06-reference

addy osmani agent harness engineering

Sat May 09 2026 20:00:00 GMT-0400 (Eastern Daylight Time) ·reference ·source: X long-form article by @addyosmani ·by Addy Osmani (Director, Google Cloud AI)
agent-harness-engineeringharness-as-disciplineratchet-patterncontext-rothooks-enforcementclaude-mdmcp-tool-designvocabulary-upgraderdco-validation

“Agent Harness Engineering” — @addyosmani (Addy Osmani)

Why this is in the vault

Founder shared 2026-05-09 ~23:07 ET (or 2026-05-10 early AM) without comment. This piece names what RDCO has been doing for nine months without a label for it. Osmani is consolidating a discipline being coined this week by @Vtrivedy10 (“harness engineering”), with @dexhorthy / HumanLayer + Anthropic + Birgitta Böckeler all converging on the same idea.
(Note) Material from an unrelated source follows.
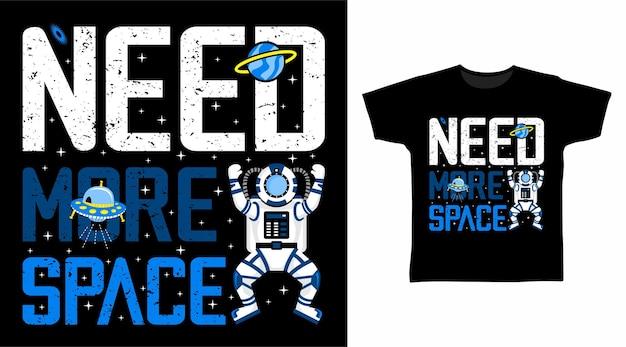 Necesito más diseño de camiseta de tipografía espacial.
Bookmark-to-like ratio of 2.25:1 (3497 bookmarks / 1556 likes on 229k impressions) is the strongest practitioner-save signal we’ve seen on an agent-architecture piece this month — engineers are filing this for reference, not just liking it.

This is the third same-week piece converging on integration-as-moat at different layers:

Same insight, different altitude. Harness engineering is the most rigorous treatment because it’s the most operationally specific.

The core argument

Agent = Model + Harness. A raw model is not an agent. It only becomes one when a harness provides state, tool execution, feedback loops, and enforceable constraints. If you’re not the model, you’re the harness.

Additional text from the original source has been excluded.